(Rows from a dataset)
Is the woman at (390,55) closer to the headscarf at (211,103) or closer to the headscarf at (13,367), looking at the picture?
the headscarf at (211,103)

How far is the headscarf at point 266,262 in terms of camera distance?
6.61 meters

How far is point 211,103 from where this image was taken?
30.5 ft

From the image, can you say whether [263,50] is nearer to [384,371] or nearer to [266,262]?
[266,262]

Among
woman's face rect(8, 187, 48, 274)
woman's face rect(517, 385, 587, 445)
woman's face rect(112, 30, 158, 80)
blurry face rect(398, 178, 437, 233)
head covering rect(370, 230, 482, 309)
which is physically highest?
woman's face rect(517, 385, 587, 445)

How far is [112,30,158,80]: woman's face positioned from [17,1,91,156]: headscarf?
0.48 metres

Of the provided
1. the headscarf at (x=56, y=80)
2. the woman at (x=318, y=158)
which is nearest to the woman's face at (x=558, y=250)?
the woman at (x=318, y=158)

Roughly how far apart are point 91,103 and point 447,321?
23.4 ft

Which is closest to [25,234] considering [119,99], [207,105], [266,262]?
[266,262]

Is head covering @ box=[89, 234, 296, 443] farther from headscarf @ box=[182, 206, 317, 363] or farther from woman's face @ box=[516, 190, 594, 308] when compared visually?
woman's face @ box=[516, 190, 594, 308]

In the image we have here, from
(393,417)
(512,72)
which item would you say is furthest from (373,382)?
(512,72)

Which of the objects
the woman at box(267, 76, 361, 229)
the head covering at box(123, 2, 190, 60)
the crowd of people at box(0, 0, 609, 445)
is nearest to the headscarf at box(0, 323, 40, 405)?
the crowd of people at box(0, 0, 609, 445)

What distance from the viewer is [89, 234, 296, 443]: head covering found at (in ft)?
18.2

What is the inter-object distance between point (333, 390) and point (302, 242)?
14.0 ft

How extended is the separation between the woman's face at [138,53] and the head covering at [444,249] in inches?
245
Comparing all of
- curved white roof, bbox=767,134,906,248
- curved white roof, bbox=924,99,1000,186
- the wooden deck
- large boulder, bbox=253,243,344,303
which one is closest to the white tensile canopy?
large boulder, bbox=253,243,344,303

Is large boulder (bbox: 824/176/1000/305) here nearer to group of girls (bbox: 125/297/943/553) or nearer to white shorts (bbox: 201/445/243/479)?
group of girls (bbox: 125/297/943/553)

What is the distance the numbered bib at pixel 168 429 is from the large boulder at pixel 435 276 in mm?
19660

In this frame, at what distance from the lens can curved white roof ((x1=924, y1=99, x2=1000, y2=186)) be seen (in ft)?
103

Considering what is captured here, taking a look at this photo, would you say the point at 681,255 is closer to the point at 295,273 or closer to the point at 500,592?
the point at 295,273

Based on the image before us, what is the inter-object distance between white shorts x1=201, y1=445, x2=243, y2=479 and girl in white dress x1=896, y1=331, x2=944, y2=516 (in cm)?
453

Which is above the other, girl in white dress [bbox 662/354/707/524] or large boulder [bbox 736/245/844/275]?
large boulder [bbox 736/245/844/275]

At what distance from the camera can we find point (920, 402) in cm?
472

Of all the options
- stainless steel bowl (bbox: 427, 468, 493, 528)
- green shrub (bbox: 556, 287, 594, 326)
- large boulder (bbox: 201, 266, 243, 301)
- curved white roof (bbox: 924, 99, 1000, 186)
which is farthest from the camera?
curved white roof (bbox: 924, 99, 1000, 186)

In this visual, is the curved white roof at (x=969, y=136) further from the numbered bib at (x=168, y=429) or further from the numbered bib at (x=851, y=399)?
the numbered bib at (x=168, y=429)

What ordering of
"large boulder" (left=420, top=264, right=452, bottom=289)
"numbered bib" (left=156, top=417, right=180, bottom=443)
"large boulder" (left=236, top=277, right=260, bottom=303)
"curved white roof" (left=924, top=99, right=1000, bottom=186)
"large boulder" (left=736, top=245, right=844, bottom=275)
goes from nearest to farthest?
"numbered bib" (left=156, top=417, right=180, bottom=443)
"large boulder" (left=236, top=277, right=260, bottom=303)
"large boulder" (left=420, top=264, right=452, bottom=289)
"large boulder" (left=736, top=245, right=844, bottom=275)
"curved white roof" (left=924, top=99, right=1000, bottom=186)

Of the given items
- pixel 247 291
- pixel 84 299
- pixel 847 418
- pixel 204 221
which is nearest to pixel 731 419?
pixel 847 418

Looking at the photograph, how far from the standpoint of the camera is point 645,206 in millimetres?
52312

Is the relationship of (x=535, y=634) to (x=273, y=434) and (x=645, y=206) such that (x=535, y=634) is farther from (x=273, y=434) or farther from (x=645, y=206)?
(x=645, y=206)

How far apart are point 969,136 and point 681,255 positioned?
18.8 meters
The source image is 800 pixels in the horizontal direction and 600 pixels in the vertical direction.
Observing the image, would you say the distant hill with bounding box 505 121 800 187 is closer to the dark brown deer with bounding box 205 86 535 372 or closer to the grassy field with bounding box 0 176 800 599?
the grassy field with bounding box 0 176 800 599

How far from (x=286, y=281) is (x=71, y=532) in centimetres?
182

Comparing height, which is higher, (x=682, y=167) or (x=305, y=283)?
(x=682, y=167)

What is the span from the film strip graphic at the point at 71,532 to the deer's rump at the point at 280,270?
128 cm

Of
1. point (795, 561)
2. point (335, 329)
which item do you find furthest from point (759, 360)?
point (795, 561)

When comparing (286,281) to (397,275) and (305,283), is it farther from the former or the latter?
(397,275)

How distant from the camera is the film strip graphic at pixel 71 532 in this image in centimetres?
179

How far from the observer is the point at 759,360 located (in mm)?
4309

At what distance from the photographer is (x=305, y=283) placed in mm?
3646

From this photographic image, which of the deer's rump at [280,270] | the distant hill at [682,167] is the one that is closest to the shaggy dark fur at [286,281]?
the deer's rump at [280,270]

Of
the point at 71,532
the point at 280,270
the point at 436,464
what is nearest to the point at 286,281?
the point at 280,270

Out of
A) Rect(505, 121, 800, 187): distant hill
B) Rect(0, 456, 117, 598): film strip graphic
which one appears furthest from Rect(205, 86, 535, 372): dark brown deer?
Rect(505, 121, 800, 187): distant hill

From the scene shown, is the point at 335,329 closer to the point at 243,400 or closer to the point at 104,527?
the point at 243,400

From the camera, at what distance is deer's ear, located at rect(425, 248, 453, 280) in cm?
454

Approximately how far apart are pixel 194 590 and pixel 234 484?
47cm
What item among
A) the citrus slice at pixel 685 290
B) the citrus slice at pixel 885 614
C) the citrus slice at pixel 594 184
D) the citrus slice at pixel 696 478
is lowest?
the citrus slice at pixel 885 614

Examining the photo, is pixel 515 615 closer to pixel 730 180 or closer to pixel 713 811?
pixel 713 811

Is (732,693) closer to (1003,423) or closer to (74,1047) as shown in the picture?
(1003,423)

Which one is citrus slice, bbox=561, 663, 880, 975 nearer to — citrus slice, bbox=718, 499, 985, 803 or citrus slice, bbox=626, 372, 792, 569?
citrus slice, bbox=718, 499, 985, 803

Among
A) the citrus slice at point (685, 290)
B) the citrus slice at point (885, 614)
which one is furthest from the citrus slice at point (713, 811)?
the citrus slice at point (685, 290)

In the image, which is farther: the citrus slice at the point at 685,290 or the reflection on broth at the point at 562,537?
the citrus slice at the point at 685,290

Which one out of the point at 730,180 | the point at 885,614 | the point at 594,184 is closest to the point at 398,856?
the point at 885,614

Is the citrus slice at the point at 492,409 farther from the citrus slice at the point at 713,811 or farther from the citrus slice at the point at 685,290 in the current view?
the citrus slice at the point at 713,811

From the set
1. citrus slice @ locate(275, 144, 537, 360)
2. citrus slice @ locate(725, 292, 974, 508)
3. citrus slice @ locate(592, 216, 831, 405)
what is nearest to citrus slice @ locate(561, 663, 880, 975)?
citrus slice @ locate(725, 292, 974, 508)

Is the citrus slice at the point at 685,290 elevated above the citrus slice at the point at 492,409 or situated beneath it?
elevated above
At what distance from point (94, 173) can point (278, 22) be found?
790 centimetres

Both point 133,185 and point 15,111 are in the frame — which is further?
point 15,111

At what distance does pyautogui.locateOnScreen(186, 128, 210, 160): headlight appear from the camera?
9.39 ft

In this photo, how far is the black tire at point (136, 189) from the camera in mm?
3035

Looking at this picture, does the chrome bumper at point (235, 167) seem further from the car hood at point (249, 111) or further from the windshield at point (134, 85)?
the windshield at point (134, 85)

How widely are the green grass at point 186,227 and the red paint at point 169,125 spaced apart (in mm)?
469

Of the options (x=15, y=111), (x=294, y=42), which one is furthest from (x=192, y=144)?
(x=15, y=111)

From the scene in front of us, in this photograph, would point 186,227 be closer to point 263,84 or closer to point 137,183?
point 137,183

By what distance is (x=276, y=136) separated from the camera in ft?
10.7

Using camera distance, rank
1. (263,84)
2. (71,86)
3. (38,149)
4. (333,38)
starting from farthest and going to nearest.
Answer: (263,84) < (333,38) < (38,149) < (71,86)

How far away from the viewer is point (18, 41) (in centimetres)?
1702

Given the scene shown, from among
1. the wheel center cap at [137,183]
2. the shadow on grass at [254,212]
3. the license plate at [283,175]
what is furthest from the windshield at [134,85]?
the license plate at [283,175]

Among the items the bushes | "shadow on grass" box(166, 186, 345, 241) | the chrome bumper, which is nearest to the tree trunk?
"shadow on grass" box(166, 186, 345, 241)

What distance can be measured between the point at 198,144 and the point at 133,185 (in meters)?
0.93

▶ **Aim**: Please rewrite the rows above as a numbered list, from the first line through the line containing "0.48 metres", leaving out the blank lines.

▶ **Exercise result**:
1. Is the woman at (390,55) closer to the headscarf at (211,103) or closer to the headscarf at (13,367), looking at the picture?
2. the headscarf at (211,103)
3. How far is the headscarf at point 266,262 in terms of camera distance?
4. 6.61 meters
5. How far is point 211,103 from where this image was taken?
6. 30.5 ft
7. From the image, can you say whether [263,50] is nearer to [384,371] or nearer to [266,262]?
8. [266,262]
9. Among
10. woman's face rect(8, 187, 48, 274)
11. woman's face rect(517, 385, 587, 445)
12. woman's face rect(112, 30, 158, 80)
13. blurry face rect(398, 178, 437, 233)
14. head covering rect(370, 230, 482, 309)
15. which is physically highest?
16. woman's face rect(517, 385, 587, 445)
17. How far is [112,30,158,80]: woman's face positioned from [17,1,91,156]: headscarf?
18. 0.48 metres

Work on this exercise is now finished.